For our Asian American Pacific Heritage month initiative, we looked to interview a Gen Z Asian changemaker who has his own understanding of Asian-American identities and can provide a different perspective on and solution to such issues. 

Born to a Chinese father and a Jewish mother, Chella Man began to lose his hearing at only four years old. In college, he came out as transgender and genderqueer. As an artist, model, and activist, Chella has been using his social media platforms to educate the public about disability, sexuality, sexual orientation, and Chinese and Jewish cultures. Language is intertwined with cultural identities. Being a second-generation Chinese American, he is often asked why he doesn’t speak Chinese — a question Asians are rather familiar with. Meanwhile, language is a sensitive topic to Deaf and Hard-of-Hearing people because being able to communicate with someone who knows American Sign Language is an experience that, as Chella described, “instantly puts me at ease.” 

Our objective with this video was to find commonalities in his experience that resonate with immigrants from different cultural backgrounds.

Strategy and Execution

Video production during quarantine was no easy task, not to mention interviews.

### Material supplied
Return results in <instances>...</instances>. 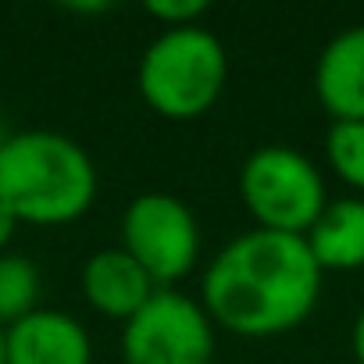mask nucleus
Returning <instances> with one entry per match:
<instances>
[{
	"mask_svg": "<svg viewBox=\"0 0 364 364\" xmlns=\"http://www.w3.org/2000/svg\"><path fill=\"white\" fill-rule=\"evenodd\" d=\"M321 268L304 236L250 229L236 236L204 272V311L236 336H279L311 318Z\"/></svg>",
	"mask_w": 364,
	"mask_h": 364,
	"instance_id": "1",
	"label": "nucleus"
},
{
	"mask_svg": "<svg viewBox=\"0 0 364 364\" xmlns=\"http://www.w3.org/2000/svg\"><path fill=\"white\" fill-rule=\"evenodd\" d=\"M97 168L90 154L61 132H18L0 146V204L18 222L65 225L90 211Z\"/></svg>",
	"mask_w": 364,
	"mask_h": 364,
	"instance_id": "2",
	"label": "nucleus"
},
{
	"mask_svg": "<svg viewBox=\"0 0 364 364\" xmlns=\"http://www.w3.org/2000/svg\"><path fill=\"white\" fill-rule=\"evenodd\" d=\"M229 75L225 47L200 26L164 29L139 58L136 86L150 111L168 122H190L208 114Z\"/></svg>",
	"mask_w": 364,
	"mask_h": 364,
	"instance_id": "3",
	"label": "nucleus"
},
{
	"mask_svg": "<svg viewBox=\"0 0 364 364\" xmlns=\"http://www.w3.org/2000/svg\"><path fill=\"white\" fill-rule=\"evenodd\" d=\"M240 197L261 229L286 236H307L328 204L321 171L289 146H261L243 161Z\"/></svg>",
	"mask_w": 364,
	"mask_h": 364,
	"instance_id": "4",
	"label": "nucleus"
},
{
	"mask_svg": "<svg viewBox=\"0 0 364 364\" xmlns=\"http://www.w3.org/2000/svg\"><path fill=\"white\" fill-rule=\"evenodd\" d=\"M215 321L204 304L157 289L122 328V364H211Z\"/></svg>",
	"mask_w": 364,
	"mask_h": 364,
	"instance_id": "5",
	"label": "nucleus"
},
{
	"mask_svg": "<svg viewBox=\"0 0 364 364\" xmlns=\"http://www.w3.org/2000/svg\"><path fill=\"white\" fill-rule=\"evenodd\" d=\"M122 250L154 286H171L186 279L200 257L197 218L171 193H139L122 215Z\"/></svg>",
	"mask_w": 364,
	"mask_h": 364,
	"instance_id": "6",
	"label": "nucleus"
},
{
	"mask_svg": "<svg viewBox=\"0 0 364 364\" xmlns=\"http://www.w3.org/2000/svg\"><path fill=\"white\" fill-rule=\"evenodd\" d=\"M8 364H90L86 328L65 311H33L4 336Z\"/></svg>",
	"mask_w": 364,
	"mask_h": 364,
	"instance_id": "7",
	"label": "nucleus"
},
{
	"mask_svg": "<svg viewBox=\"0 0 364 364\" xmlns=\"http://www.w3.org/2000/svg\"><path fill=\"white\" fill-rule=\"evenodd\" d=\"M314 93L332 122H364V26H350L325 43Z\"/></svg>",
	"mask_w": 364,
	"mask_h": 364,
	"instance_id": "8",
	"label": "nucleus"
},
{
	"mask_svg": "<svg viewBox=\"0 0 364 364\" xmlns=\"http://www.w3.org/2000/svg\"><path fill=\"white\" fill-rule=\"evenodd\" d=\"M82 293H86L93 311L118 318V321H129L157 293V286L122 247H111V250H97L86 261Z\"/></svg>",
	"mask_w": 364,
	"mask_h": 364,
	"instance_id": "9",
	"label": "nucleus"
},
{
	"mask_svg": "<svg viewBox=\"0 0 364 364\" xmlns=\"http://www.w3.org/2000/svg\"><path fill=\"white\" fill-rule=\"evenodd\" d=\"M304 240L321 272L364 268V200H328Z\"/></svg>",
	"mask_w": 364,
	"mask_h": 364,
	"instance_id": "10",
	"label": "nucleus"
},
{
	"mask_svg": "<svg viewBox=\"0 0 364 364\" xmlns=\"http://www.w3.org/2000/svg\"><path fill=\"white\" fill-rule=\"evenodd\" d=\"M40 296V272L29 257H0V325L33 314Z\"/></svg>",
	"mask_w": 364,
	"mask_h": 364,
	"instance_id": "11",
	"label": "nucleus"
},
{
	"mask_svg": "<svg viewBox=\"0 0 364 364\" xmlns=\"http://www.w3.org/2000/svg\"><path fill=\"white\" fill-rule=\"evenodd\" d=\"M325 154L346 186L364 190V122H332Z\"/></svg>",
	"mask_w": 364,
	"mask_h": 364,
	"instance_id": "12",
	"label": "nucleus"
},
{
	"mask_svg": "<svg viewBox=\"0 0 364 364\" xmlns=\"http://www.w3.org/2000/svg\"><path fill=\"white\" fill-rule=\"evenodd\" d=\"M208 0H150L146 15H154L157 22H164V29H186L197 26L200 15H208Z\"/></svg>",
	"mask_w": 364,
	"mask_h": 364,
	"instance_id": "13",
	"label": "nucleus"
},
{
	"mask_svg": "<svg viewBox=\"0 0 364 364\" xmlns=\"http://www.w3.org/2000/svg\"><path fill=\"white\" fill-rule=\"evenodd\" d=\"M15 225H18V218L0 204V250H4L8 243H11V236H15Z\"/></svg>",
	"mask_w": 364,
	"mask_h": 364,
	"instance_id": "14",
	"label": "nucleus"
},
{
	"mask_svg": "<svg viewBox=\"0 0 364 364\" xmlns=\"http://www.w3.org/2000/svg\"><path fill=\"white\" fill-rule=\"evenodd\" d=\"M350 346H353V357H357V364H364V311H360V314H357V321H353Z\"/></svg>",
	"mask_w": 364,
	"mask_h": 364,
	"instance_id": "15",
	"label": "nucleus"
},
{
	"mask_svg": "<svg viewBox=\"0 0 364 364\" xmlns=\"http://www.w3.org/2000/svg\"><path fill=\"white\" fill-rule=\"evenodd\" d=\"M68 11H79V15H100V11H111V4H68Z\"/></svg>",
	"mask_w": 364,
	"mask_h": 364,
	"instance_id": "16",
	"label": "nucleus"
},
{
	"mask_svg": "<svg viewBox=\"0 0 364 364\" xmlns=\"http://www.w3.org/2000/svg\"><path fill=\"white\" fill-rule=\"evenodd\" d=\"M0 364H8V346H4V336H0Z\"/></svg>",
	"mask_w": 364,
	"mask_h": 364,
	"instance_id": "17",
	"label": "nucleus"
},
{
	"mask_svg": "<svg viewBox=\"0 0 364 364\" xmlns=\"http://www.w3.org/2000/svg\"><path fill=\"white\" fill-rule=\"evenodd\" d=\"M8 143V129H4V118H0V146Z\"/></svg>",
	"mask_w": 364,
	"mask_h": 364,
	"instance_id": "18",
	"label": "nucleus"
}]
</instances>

==

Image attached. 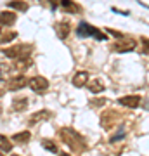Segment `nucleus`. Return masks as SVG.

### Written instruction 1
From the text about the Chella Man interview, set down the passage between "For our Asian" and "to such issues.", inclusive.
### Written instruction 2
According to the text about the Chella Man interview, at what age did he begin to lose his hearing?
### Written instruction 3
Write what comes next in the text about the Chella Man interview, picking up after its final sentence.

### Expected output 1
For our Asian American Pacific Heritage month initiative, we looked to interview a Gen Z Asian changemaker who has his own understanding of Asian-American identities and can provide a different perspective on and solution to such issues.

### Expected output 2
He began to lose his hearing at four years old.

### Expected output 3
Following the CDC guideline, we were required to conduct remote interviews, and the technical challenges that came with it were apparent: poor audio quality, potential Internet collapse, insufficient lighting, limited camera angles, and so forth. In this situation, the interviewee needed to double as a cameraman (to position the laptop/camera), a sound mixer (to record his speech on his phone), and a set designer (to pick an appropriate set background). 

After 2 months of extensive research and preparation, we wrote a documentary-style interview script, which meant that the flow of the interview was determined on the spot. 

We took appropriate measures to make Chella feel 100% comfortable with the interviewer. Considering Chella is Hard-of-Hearing, the interviewer typed out the questions to him when possible/needed, faced directly to him, positioned herself in good light to show her mouth, kept her hands away from her mouth, and spoke slowly. 

In order to ensure that our edits were accessible to the disability community, In The Know collaborated with Verizon Media's accessibility team for open-captioning. 


The video went live on May 28. The story was shared across our In The Know’s social pages and all of our sites, including In The Know, Yahoo, AOL, and more. 

In an email exchange with Chella, he described the video to be “a gift for my family and I.” 

The video received over 7K views on-platform and about 88K off-platform.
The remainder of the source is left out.